Transforamtions and Combinations of Random Variables

Creating new random variables from old

Transformations and combinations allow us to create new random variables from old.

Examples

Toss a pair of fair dice. Let \(X\) be the result on the first die and \(Y\) the result on the second die.
Then \(S = X + Y\) is the sum of the two dice and \(P = XY\) is the product.
Let \(F\) be the temperature of a randomly selected object in degrees Fahrenheit.
Then \(C = 5/9(F-32)\) is the object’s temperature in degrees Celsius.
A random sample of \(n\) adult females is chosen. Let \(X_i\) be the height (in inches) of the \(i\)th person in the sample. Then \(\overline{X} = \frac{X_1 + X_2 + \cdots X_n}{n}\), is the sample mean.

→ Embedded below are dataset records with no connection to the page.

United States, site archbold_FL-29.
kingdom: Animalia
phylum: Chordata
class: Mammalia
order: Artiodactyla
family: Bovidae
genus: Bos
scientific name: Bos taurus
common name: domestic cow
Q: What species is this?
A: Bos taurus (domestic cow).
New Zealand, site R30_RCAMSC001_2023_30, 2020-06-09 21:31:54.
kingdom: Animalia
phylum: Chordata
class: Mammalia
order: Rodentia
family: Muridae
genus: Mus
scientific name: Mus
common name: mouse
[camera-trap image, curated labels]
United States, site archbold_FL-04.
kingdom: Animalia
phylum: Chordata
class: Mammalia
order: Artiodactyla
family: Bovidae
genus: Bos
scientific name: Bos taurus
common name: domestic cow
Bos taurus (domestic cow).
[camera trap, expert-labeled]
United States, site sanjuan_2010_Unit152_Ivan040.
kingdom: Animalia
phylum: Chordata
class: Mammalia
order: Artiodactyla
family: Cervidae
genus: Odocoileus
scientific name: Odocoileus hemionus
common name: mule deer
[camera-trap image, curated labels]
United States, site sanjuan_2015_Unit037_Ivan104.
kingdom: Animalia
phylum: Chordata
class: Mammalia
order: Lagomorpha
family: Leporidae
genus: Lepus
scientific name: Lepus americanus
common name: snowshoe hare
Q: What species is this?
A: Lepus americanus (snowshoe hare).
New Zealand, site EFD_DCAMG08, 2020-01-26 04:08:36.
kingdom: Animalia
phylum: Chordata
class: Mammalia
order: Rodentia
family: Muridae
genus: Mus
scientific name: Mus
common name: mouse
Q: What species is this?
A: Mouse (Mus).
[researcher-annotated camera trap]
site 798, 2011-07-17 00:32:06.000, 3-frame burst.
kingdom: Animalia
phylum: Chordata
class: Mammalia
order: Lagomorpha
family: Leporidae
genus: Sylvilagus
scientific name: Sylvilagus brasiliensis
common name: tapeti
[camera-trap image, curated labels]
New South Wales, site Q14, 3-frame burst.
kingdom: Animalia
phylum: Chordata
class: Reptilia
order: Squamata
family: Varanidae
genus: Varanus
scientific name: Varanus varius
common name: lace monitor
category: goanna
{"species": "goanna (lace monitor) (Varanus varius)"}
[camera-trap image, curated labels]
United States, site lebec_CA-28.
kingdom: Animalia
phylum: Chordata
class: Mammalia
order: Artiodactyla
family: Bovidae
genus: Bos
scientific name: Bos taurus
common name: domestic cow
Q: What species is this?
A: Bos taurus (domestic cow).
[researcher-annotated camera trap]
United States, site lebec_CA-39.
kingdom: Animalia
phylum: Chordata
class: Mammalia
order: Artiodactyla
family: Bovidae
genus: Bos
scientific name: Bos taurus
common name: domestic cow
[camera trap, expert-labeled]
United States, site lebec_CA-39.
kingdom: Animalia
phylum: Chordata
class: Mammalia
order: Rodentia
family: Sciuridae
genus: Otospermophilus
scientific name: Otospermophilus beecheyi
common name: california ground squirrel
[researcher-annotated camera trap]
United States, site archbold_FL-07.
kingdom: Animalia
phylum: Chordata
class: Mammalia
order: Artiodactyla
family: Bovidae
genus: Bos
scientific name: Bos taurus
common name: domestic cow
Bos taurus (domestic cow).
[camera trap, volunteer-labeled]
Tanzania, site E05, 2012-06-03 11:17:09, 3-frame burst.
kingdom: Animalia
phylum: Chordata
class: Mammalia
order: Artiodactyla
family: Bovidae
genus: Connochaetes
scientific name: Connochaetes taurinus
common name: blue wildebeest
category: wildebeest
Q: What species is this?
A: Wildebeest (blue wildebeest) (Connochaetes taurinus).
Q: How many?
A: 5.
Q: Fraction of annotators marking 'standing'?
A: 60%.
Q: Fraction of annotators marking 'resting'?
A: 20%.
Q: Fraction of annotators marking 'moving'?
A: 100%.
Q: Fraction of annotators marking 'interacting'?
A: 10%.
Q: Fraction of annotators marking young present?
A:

Important Rules for Combinations and Transformations

General Question: If \(X\) is the result of combining two or more known random variables or of transforming a single random variable, what can we know about the distribution of \(X\)?

Rules for transforming and combining random variables

0. \(\operatorname{Var}(X) = \operatorname{E}(X^2) – \operatorname{E}(X)^2\)

Not really about transformation and combinations, but useful to remember.

1a. \(\operatorname{E}(X+b) = E(X) + b\) and \(\operatorname{Var}(X+b) = \operatorname{Var}(X)\).

1b. \(\operatorname{E}(aX) = aE(X)\) and \(\operatorname{Var}(aX) = a^2 \operatorname{Var}(X)\).

1. \(\operatorname{E}(aX + b) = a \operatorname{E}(X) + b\)

The expected value of a linear transformation is the linear transformation of the expected value.

2. \(\operatorname{E}(X+Y) = \operatorname{E}(X) + \operatorname{E}(Y)\).

The expected value of a sum is the sum of the expected values.

3. If \(X\) and \(Y\) are independent, then \(\operatorname{E}(XY) = \operatorname{E}(X)\operatorname{E}(Y)\).

The expected product ist the procuct of the expected values – provided the random variables are independent.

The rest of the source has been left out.